Franz Heinrich Kasten macht Karriere im Unternehmen: 1885 wird er als Partner aufgenommen. Und in den 1930er-Jahren geht die Firma Reck & Co., nach Ausscheiden des letzten Mitglieds der Familie Reck, in den alleinigen Besitz der Familie Kasten über. Mit Franz Kasten tritt 2004 die fünfte Generation der Familie Kasten in das Unternehmen Reck & Co. ein.
"Neben der Erfahrung spielt der Mix an Experten die entscheidende Rolle für ein Begutachtungsunternehmen", so Kasten. "Ich habe Spediteur gelernt, danach an der DAV in Bremen und anschließend in Oxford studiert und über 14 Jahre in der Logistik gearbeitet." Im Team von Reck und Co. – das Unternehmen hat mehr als 60 Beschäftigte – arbeiten Juristen, Ingenieure, Nautiker, Hafenspezialisten und Kaufleute aus den verschiedensten logistischen Bereichen. Und diese Vielfalt spiegelt sich auch in der Geschäftsführung wider: Harald von Seydlitz-Kurzbach ist Diplom-Nautiker, und Marc Friedrich ist Jurist mit dem Schwerpunkt internationales See- und Transport-Recht. "Nicht jeder kann alles wissen, aber zusammen haben wir eben das notwendige Know-how."
Neben dem Hauptstandort in Bremen (Am Weser-Terminal 1) hat Reck und Co. Büros in Bremerhaven, Hamburg, Duisburg, Frankfurt, München und Rheinfelden sowie in Basel, Marseille, Paris und Antwerpen.
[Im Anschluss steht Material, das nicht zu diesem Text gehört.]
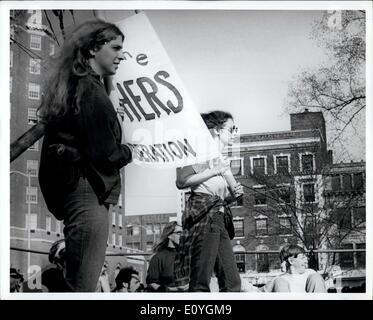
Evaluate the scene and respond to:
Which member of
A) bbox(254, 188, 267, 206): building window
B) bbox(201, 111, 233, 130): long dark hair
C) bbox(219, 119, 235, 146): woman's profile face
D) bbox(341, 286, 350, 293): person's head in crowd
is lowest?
bbox(341, 286, 350, 293): person's head in crowd

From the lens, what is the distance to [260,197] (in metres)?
6.80

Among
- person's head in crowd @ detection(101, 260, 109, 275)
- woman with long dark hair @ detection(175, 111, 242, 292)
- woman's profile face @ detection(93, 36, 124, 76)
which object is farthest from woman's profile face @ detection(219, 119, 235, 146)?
person's head in crowd @ detection(101, 260, 109, 275)

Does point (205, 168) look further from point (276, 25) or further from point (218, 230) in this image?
point (276, 25)

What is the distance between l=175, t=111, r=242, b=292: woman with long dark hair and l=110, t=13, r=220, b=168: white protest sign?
0.10m

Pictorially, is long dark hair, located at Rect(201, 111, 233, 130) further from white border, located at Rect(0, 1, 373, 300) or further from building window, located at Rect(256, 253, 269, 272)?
building window, located at Rect(256, 253, 269, 272)

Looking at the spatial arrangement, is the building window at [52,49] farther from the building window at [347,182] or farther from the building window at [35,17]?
the building window at [347,182]

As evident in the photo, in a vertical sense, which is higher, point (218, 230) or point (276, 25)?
point (276, 25)

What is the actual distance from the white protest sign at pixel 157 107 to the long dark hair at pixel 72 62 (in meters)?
0.19

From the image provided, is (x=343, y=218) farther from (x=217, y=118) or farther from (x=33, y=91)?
(x=33, y=91)

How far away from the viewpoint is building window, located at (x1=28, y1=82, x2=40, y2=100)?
6.75 meters

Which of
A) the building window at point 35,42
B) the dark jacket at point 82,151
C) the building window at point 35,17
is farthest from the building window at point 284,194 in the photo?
the building window at point 35,17

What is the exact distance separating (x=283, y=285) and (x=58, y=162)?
213cm

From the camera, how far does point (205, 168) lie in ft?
22.4
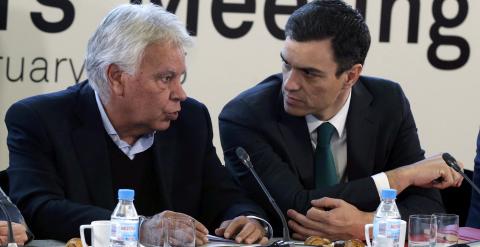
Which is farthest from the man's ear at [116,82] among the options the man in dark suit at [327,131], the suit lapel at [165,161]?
the man in dark suit at [327,131]

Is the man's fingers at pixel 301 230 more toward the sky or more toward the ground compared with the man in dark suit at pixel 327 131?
more toward the ground

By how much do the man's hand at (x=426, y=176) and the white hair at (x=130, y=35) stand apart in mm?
965

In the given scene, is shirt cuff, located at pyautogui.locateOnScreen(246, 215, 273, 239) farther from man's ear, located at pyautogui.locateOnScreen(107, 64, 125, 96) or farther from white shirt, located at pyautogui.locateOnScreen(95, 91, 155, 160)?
man's ear, located at pyautogui.locateOnScreen(107, 64, 125, 96)

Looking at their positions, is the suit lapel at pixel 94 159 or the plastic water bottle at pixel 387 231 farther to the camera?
the suit lapel at pixel 94 159

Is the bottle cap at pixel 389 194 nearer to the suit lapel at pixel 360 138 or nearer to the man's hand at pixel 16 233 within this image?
the suit lapel at pixel 360 138

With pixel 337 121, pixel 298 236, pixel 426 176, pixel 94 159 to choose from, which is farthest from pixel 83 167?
pixel 426 176

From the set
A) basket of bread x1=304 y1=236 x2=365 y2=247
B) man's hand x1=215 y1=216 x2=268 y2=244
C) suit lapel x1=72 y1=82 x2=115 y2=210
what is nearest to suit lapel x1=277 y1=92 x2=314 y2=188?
man's hand x1=215 y1=216 x2=268 y2=244

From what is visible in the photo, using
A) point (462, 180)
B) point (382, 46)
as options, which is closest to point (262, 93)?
point (462, 180)

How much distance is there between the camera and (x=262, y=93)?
154 inches

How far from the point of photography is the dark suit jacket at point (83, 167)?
3297 millimetres

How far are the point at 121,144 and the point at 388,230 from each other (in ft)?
3.87

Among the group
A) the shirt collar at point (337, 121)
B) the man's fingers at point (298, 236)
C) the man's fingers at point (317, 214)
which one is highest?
the shirt collar at point (337, 121)

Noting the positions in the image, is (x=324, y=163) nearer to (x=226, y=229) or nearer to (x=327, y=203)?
(x=327, y=203)

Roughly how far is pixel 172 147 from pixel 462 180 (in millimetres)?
1197
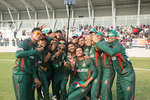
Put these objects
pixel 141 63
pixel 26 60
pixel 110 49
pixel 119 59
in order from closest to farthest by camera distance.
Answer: pixel 110 49, pixel 26 60, pixel 119 59, pixel 141 63

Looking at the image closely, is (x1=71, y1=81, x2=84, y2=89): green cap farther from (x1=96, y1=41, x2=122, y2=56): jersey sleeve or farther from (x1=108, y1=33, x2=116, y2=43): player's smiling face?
(x1=108, y1=33, x2=116, y2=43): player's smiling face

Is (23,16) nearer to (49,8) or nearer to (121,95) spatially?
(49,8)

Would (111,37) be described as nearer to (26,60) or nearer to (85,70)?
(85,70)

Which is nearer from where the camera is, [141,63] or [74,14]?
[141,63]

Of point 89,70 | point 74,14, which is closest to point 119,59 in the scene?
point 89,70

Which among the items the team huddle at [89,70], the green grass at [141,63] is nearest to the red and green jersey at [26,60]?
the team huddle at [89,70]

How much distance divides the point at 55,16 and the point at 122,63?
41.1 meters

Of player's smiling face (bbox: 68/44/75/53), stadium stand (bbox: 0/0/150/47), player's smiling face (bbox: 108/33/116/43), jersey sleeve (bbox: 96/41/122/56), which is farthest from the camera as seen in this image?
stadium stand (bbox: 0/0/150/47)

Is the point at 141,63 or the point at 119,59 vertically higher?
the point at 119,59

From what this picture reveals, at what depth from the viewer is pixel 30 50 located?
402 centimetres

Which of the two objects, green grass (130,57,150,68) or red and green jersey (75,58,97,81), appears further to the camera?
green grass (130,57,150,68)

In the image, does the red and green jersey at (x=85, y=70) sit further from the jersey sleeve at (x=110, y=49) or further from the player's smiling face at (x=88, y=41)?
the player's smiling face at (x=88, y=41)

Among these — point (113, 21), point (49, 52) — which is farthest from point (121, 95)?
point (113, 21)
Um die weltweite Schadensabwicklung abdecken zu können, "arbeiten wir mit etwa 250 Partnern zusammen", so Kasten. "Wir sind also nicht bei jedem Schadensfall weltweit direkt vor Ort, aber es kommt schon häufiger vor, dass ein Team von uns auf die Philippinen fliegt oder an einen anderen entlegenen Ort, weil der Auftraggeber eben unbedingt unsere Expertise haben möchte."